However, in May 2022, hopes were high that the UOC MP would break ties with Moscow, shaken by the Russian invasion of Ukraine, and even move towards unity with the independent Orthodox Church of Ukraine, which emerged at the hands of Ecumenical Patriarch Bartholomew in 2019. What went wrong? Is the UOC MP a hotbed of “Russian world” ideology that Moscow Patriarch Kirill has used to bless Russia’s invasion of Ukraine? Or is the Ukrainian state persecuting a perfectly patriotic church, as the UOC MP claims? Cyril Hovorun, PhD, Senior Lecturer at Stockholm School of Theology, explains.
Hello father Cyril. Please get us up to speed on what’s happening in the Kyiv-Pechersk Lavra. Who has left, who may still leave, and do they have where to go?
There are many aspects to the situation in the Lavra, with three major entities on the monastery’s territory. First, there is the monastery itself, which had over 200 monks constituting the monastic community of the Lavra before the events. Second, there are over 200 students of the Kyiv Theological Seminary and Academy, the main theological educational institution of the UOC MP, including the administrative apparatus, the students themselves, and the library. All of them had to be relocated somehow. Third, there is the administrative apparatus of the UOC MP, also hosted on the Lavra’s territory.
As far as I know, mostly, all three units have left. And it appears that the primate of the UOC MP, Metropolitan Onufriy, was the first to leave, unlike the good captains who leave their vessels last. This is something I can’t explain. Regarding the monks, some have left the monastery already, some have stayed, and some have decided to stay whatever it takes.

→ **DATA ROWS**
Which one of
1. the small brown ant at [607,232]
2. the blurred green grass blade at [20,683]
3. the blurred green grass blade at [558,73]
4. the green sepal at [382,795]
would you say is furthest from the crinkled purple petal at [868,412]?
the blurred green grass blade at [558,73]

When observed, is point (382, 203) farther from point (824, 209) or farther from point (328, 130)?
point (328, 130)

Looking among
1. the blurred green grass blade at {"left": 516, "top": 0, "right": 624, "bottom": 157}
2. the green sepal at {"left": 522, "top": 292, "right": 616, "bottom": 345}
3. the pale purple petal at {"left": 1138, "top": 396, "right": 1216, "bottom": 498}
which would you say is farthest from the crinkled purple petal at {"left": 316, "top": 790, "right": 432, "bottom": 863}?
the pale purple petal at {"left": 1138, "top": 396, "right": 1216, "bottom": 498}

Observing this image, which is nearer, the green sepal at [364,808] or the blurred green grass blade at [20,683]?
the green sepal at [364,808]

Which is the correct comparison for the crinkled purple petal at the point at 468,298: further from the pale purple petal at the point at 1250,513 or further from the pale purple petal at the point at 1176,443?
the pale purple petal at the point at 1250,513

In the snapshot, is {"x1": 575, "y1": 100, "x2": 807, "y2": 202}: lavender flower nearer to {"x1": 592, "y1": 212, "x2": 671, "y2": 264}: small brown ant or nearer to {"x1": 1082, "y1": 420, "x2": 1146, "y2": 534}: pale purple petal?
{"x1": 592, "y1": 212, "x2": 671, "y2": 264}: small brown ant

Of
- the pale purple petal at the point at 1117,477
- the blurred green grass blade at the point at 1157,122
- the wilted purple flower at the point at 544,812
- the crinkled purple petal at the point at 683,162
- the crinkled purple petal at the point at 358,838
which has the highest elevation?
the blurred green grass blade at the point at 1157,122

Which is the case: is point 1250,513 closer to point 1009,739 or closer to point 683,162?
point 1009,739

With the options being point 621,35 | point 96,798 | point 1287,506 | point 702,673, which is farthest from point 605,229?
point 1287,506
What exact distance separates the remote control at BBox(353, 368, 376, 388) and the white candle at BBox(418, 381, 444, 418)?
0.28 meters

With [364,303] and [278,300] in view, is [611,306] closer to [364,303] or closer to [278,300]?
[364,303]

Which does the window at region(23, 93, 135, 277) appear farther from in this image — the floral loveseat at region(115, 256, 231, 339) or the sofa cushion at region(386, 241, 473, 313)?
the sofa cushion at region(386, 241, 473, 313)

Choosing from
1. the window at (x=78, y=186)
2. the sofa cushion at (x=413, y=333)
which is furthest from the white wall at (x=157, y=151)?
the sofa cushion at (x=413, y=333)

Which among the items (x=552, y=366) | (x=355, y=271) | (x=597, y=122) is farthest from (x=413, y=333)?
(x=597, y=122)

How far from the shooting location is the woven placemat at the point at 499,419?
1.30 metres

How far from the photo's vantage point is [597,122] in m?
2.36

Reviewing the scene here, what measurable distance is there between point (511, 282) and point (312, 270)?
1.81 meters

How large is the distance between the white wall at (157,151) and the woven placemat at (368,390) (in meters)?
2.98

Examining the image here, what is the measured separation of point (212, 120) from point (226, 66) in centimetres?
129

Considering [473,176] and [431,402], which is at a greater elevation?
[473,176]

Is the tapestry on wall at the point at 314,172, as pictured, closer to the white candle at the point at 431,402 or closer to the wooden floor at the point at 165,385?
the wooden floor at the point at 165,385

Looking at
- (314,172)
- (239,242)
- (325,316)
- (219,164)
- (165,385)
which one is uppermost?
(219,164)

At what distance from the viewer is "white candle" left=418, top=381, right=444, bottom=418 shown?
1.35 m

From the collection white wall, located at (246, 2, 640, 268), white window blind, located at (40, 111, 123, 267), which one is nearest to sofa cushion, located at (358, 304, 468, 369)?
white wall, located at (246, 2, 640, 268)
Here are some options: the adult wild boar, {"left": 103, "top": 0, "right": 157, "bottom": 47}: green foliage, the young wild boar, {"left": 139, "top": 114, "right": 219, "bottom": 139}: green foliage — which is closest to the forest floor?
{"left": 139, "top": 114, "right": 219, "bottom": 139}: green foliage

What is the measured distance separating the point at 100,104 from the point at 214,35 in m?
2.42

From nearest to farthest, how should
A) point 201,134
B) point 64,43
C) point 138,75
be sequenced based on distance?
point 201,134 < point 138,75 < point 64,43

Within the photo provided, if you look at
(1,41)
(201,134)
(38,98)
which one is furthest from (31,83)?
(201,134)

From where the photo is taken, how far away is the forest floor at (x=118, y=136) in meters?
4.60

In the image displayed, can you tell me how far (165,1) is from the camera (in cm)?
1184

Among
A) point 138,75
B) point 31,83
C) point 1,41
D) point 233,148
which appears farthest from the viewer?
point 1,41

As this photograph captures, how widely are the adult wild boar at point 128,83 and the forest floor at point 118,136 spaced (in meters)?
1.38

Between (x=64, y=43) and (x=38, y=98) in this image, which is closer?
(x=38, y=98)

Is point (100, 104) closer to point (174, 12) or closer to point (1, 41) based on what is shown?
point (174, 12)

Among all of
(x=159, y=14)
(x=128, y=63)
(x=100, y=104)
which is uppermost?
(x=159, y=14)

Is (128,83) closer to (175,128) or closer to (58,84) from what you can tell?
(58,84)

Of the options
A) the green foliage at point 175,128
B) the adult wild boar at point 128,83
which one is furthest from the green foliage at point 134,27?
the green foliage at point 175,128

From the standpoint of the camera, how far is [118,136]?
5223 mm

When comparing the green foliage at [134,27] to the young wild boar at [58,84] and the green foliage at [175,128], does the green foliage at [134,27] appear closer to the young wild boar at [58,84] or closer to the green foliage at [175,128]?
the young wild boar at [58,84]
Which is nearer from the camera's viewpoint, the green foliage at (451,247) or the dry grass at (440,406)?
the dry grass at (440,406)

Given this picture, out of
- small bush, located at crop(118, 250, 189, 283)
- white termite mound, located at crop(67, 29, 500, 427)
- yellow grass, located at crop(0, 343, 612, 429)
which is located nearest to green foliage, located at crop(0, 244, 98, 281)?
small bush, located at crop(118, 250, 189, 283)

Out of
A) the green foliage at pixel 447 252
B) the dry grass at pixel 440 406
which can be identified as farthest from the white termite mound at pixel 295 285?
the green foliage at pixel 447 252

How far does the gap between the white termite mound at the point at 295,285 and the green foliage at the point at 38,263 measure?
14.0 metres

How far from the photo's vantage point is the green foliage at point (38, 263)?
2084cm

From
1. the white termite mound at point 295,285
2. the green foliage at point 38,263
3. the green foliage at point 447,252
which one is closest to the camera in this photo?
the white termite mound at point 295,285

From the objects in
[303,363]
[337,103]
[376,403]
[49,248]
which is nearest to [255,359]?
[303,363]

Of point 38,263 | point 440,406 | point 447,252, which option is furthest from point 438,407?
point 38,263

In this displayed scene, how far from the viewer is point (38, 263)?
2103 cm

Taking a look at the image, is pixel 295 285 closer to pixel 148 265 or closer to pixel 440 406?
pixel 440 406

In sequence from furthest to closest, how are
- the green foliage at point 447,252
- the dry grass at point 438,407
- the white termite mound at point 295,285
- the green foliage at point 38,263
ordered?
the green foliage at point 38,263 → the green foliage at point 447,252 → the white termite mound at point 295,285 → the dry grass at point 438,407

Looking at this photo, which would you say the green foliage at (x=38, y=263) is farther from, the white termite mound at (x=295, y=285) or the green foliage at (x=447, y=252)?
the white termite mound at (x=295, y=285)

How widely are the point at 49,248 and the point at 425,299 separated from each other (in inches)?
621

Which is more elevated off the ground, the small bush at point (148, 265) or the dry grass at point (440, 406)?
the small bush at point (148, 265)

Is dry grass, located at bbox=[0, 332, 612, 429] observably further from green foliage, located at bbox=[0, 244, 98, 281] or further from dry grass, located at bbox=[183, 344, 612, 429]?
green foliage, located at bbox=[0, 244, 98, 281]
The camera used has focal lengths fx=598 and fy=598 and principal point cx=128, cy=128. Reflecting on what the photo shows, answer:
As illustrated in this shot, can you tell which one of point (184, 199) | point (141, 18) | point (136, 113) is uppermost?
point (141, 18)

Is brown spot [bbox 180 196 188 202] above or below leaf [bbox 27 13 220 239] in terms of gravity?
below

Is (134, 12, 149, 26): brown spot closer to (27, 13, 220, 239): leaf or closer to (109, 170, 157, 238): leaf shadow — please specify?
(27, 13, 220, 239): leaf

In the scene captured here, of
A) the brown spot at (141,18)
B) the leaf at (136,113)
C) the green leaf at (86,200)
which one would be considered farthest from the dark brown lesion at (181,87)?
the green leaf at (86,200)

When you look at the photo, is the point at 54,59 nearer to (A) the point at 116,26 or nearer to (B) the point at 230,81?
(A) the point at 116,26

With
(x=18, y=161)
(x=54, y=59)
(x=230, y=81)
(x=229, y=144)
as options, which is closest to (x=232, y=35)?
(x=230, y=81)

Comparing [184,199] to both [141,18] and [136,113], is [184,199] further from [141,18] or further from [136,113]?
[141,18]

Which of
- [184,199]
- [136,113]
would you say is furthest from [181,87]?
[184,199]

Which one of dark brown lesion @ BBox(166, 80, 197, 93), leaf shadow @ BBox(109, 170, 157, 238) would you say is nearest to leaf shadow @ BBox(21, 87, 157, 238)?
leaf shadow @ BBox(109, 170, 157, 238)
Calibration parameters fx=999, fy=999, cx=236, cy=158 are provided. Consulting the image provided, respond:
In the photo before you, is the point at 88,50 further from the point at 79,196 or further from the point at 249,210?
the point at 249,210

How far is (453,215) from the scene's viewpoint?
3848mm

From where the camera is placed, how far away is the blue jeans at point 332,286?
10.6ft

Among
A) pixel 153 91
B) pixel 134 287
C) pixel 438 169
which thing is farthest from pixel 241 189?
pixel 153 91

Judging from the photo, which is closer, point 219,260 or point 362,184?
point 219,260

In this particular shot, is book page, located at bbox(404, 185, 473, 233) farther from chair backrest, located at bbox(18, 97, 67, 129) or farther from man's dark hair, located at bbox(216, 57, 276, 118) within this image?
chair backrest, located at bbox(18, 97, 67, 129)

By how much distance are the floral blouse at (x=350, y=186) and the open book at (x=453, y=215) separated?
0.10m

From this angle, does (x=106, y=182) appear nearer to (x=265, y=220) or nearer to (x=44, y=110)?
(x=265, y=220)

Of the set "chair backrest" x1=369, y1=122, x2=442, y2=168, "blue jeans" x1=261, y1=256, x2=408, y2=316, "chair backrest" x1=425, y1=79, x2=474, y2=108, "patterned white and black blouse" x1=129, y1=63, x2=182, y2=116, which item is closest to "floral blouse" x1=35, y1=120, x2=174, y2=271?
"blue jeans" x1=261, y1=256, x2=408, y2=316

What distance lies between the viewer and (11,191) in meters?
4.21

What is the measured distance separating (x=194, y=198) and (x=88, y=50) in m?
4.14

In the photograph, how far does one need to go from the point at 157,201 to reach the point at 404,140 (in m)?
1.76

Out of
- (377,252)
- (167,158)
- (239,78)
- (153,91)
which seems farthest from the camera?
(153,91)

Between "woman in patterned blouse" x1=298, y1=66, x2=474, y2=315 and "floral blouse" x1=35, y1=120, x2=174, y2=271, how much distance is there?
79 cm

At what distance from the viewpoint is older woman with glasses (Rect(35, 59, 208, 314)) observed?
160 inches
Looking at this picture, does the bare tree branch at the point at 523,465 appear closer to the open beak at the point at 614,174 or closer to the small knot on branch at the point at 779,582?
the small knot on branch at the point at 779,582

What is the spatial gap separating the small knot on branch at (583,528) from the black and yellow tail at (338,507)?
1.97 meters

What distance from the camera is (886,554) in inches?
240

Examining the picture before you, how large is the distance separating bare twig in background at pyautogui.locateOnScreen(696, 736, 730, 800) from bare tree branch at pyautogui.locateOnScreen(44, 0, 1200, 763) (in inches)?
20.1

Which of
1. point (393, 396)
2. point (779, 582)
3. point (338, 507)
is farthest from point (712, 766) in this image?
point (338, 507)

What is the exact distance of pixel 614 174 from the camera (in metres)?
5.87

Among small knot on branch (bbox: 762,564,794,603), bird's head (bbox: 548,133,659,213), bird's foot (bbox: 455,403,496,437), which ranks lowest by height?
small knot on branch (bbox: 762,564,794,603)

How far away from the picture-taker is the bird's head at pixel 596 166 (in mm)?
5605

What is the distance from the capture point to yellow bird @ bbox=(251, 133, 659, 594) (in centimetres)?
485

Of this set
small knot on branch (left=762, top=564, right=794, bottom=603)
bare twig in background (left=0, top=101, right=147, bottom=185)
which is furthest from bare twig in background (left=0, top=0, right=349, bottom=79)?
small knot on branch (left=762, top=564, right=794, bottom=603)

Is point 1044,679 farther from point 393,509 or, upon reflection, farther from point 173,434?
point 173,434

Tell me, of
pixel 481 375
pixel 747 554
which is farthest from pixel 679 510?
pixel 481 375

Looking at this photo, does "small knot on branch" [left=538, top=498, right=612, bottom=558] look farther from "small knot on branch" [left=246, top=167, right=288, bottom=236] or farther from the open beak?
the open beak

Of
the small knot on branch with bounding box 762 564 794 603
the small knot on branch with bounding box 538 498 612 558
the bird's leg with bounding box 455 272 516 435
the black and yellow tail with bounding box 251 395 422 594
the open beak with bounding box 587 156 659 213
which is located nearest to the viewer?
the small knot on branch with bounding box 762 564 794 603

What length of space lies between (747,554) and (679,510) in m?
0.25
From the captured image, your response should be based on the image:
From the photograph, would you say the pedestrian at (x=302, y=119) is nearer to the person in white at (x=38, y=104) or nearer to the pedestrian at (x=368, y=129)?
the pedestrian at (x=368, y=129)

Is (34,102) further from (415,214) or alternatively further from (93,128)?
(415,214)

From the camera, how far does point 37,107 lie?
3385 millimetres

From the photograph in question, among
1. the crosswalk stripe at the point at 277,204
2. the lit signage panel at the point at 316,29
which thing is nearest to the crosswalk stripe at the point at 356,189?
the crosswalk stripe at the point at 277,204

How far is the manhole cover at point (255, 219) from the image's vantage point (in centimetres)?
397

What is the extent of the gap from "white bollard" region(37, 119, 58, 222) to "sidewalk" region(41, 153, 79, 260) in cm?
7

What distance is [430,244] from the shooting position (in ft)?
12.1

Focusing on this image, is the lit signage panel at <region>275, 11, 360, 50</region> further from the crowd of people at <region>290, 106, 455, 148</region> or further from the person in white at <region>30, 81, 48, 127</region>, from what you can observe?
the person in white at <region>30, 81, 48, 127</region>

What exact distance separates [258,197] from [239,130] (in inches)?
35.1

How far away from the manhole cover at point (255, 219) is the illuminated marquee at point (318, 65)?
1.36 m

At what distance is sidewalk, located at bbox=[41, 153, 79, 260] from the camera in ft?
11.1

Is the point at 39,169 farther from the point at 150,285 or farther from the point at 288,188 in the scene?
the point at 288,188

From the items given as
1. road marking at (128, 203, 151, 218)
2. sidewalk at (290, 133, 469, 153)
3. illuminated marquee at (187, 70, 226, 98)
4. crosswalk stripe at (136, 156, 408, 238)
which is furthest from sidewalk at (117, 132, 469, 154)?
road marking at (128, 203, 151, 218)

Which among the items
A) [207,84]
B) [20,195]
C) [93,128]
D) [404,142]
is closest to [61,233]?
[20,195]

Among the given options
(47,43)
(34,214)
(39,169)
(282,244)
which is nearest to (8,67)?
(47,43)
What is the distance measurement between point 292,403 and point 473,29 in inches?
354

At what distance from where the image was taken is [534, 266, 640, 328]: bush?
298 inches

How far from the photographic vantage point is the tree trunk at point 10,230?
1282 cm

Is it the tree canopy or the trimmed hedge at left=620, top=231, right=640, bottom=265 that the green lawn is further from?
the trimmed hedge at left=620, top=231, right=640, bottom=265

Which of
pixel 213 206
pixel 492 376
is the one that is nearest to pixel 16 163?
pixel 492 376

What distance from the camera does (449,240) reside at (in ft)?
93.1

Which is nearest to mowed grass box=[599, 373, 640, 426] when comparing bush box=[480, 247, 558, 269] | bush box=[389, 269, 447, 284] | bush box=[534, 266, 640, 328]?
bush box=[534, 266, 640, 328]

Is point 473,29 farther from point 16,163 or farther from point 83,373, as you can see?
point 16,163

→ **GIVEN PROBLEM 1**
List the three major entities that the interview about the Kyiv-Pechersk Lavra says are on the monastery's territory.
→ **GIVEN PROBLEM 2**
In the interview about the Kyiv-Pechersk Lavra, who appears to have been the first to leave?
→ **GIVEN PROBLEM 3**
Write what comes next in the interview about the Kyiv-Pechersk Lavra, starting after its last sentence.
The lines have nothing to do with the interview about the Kyiv-Pechersk Lavra.

→ **TASK ANSWER 1**
- The monastery itself, with its community of over 200 monks
- The Kyiv Theological Seminary and Academy, with over 200 students, its administrative apparatus and its library
- The administrative apparatus of the UOC MP

→ **TASK ANSWER 2**
Metropolitan Onufriy, the primate of the UOC MP.

→ **TASK ANSWER 3**
And as you know, formally speaking, there are two communities now on the Lavra territory. One is the community that existed of the Ukrainian Orthodox Church and then a newly established community [of the independent Orthodox Church of Ukraine], which thus far consists of only one monk [who declared he will leave the UOC MP and join the OCU]. Possibly, some other monks can switch to that community, but we need to wait and see; nobody knows how many will switch.
So everything is vague; everything is in motion. It’s unclear what will happen due to the procedures initiated by the Ukrainian state. There seems to be a lot of turmoil, unsettling, and unrest, both within Lavra and probably even more so outside the Lavra. Many people who identify as UOC MP members living in different areas of Ukraine have been stirred and disturbed by the events. They have commissioned themselves to help somehow, either actively or passively, either being present physically in Kyiv or from a distance. It’s almost like an ideal storm, I would say, and it’s evolving. And we don’t know what will be its result.
The government formally justified its decision to terminate the lease by citing violations committed by the Ukrainian Orthodox Church of Moscow while residing in the premises, such as constructing new buildings inconsistent with the historical style. However, these formal justifications seem to be merely a pretext, and the real issue lies elsewhere. How do you view this decision to terminate the lease? What are the real reasons for the Ukrainian state to ask the UOC MP to leave — what’s the real problem?
I agree that the violation of the Lavra’s status as a UNESCO site by communities residing on its territory is not the reason but a pretext. The main reason likely stems from the UOC MP’s leadership being unable to address the issue of the Church’s active or passive collaboration with the Russian aggressor in various ways. We have seen pictures and footage of the Church’s bishops participating in Kremlin-organized annexation ceremonies and events, legalizing the occupation [on Russian-occupied territories of Ukraine]. The Church’s leadership has failed to address this issue effectively, which has led to the Ukrainian state’s reaction.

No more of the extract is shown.